● EXTRACTED TEXT:
# 500 S&W lever gun



## Texaspredatorhu (Sep 15, 2015)

Bighorn Armory is building these gorgeous rifles is 500 S&W, 460 S&W, and 475 and 500 linebaugh, and 454 casull. I love the idea just wish they had one with a straight grip to it. I emailed asking about a 1866 in 500 S&W, waiting to hear back!

http://www.bighornarmory.com/catalog/1/big-horn-armory-products/


----------



## Bearfootfarm (Jul 13, 2006)

I don't seem them as being very practical unless you have Grizzly Bears where you live.

They really won't do much that a 44 magnum won't don't other than add excessive recoil.

They are nice looking rifles though.


----------



## GREENCOUNTYPETE (Jul 25, 2006)

and if you have grizzly your probably better off with a rem 870 or mossberg 500 with slugs any way , cheap , easy to clean , low cost ammo, no screws to back out.


----------



## Texaspredatorhu (Sep 15, 2015)

I couldn’t agree more, it’s a want not a need!


----------



## Fishindude (May 19, 2015)

Never know when you might need to shoot a Buick


----------



## Texaspredatorhu (Sep 15, 2015)

Fishindude said:


> Never know when you might need to shoot a Buick


Or a burglar behind your neighbors refrigerator!


----------



## GREENCOUNTYPETE (Jul 25, 2006)

well if you get one looks liek CFE-BLK might be a sweat powder for the 500 s&w max velocity at 9,000psi lower pressure than the others 

it has certainly been a nice powder in 300blkout


----------



## outgunu (Sep 14, 2006)

Crazy high price for something that will get banged around in the woods!


----------



## Texaspredatorhu (Sep 15, 2015)

GREENCOUNTYPETE said:


> well if you get one looks liek CFE-BLK might be a sweat powder for the 500 s&w max velocity at 9,000psi lower pressure than the others
> 
> it has certainly been a nice powder in 300blkout


I haven’t looked at data on it yet. I have used cfe 223/blk both and I am very impressed with both powders.


----------



## Cabin Fever (May 10, 2002)

Fishindude said:


> Never know when you might need to shoot a Buick


My M1A will crack a Buick's engine block using 7.65 NATO with AP projectiles.


----------



## GREENCOUNTYPETE (Jul 25, 2006)

where are you finding the 7.65 nato all I can find is 7.62 nato


----------



## Cabin Fever (May 10, 2002)

opps.  Meant 7.62 

Half the time when I discuss one of my wife's revolvers I call it a .455 Casull.


----------



## GREENCOUNTYPETE (Jul 25, 2006)

yeah I do numbers fairly well , but names ,not very well at all


----------



## Texaspredatorhu (Sep 15, 2015)

● RAW DATA:
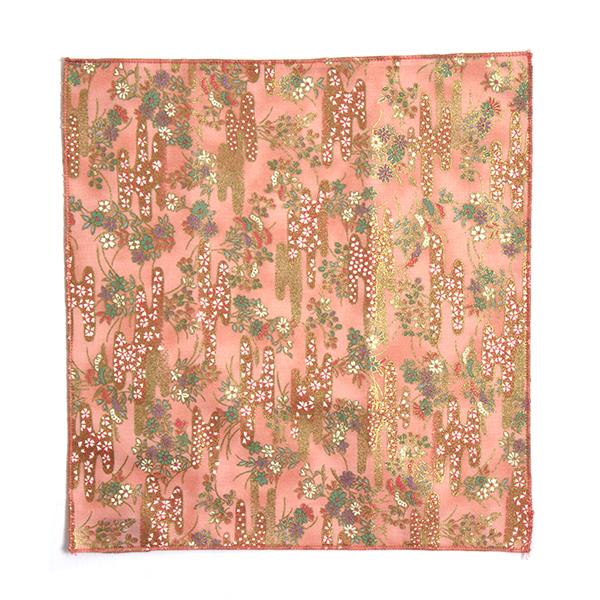 Cotton Pocket Square: 0023 - Cuffz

● TASK DETAILS: Write out the forum thread word for word, everything from "and if you have" down to "not a need!". Work only from the forum thread, not the material.

● RESPONSE AREA:
and if you have grizzly your probably better off with a rem 870 or mossberg 500 with slugs any way , cheap , easy to clean , low cost ammo, no screws to back out.


----------



## Texaspredatorhu (Sep 15, 2015)

I couldn’t agree more, it’s a want not a need!